Metadata-Version: 2.4
Name: consite
Version: 0.1.0a3
Summary: ConSite: conserved-domain alignment and conserved-site visualization from protein FASTA
Author: Joey Wagner, Yang Li
License: MIT License
        
        Copyright (c) 2025 Yang Li
        
        Permission is hereby granted, free of charge, to any person obtaining a copy
        of this software and associated documentation files (the "Software"), to deal
        in the Software without restriction, including without limitation the rights
        to use, copy, modify, merge, publish, distribute, sublicense, and/or sell
        copies of the Software, and to permit persons to whom the Software is
        furnished to do so, subject to the following conditions:
        
        The above copyright notice and this permission notice shall be included in all
        copies or substantial portions of the Software.
        
        THE SOFTWARE IS PROVIDED "AS IS", WITHOUT WARRANTY OF ANY KIND, EXPRESS OR
        IMPLIED, INCLUDING BUT NOT LIMITED TO THE WARRANTIES OF MERCHANTABILITY,
        FITNESS FOR A PARTICULAR PURPOSE AND NONINFRINGEMENT. IN NO EVENT SHALL THE
        AUTHORS OR COPYRIGHT HOLDERS BE LIABLE FOR ANY CLAIM, DAMAGES OR OTHER
        LIABILITY, WHETHER IN AN ACTION OF CONTRACT, TORT OR OTHERWISE, ARISING FROM,
        OUT OF OR IN CONNECTION WITH THE SOFTWARE OR THE USE OR OTHER DEALINGS IN THE
        SOFTWARE.
        
Project-URL: Homepage, https://github.com/yangli-evo/ConSite
Project-URL: Repository, https://github.com/yangli-evo/ConSite
Classifier: Programming Language :: Python :: 3
Classifier: Programming Language :: Python :: 3 :: Only
Classifier: License :: OSI Approved :: MIT License
Classifier: Operating System :: OS Independent
Classifier: Topic :: Scientific/Engineering :: Bio-Informatics
Requires-Python: >=3.10
Description-Content-Type: text/markdown
License-File: LICENSE
Requires-Dist: biopython>=1.81
Requires-Dist: pandas>=2.0
Requires-Dist: numpy>=2.0
Requires-Dist: scipy>=1.16
Requires-Dist: matplotlib>=3.7
Dynamic: license-file

# ConSite

**ConSite** is a bioinformatics tool that takes a protein FASTA sequence as input, identifies conserved domains via local Pfam/HMMER searches, detects conserved sites within aligned regions, and outputs both structured data and publication-quality visualizations.

——————————

Using the information
a - Answer these from the ConSite package description:
(i) What is the minimum Python version it requires?
(ii) Who holds the copyright in the license, and for what year?
(iii) What searches does the tool use to identify conserved domains?
b - Continue the ConSite package description, starting right after its last sentence.
The items after this point are separate material, not part of the ConSite package description.

Stored data

——————————

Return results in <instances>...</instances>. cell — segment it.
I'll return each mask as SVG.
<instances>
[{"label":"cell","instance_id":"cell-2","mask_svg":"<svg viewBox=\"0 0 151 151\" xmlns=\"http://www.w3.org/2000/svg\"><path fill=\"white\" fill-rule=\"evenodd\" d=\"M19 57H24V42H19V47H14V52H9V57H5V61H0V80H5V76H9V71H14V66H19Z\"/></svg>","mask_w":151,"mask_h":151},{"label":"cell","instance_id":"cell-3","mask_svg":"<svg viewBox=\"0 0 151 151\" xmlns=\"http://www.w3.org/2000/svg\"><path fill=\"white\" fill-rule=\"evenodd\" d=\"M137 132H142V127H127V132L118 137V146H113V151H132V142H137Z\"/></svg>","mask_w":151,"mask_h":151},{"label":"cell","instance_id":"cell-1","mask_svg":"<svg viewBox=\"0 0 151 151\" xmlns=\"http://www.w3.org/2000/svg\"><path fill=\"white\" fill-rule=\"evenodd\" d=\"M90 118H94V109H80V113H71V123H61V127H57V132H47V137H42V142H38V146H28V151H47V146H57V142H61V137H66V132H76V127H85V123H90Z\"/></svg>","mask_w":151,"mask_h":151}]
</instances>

——————————

Outputs for the tasks
a -
(i) Python 3.10 or later (>=3.10).
(ii) Yang Li, 2025.
(iii) Local Pfam/HMMER searches.

b -
## Features

- **FASTA input → conserved domain search** using local Pfam database and HMMER
- **Automatic domain alignment** using Pfam SEED alignments
- **Per-position conservation scoring** (entropy, Jensen–Shannon divergence, consensus frequency)
- **Conserved site detection** with adjustable thresholds
- **Publication-quality visualization**:
  - Linear domain maps with highlighted conserved sites
  - Per-domain alignment panels with legible sequence display
  - Hollow red circles marking conserved positions
- **Command-line interface (CLI)** with comprehensive logging
- **Reproducible outputs** (JSON, TSV, PNG, Stockholm alignments)

## Installation

### Prerequisites

- Python 3.10 or higher
- HMMER 3.x installed and available in PATH
- Pfam database files (see Quick Start below)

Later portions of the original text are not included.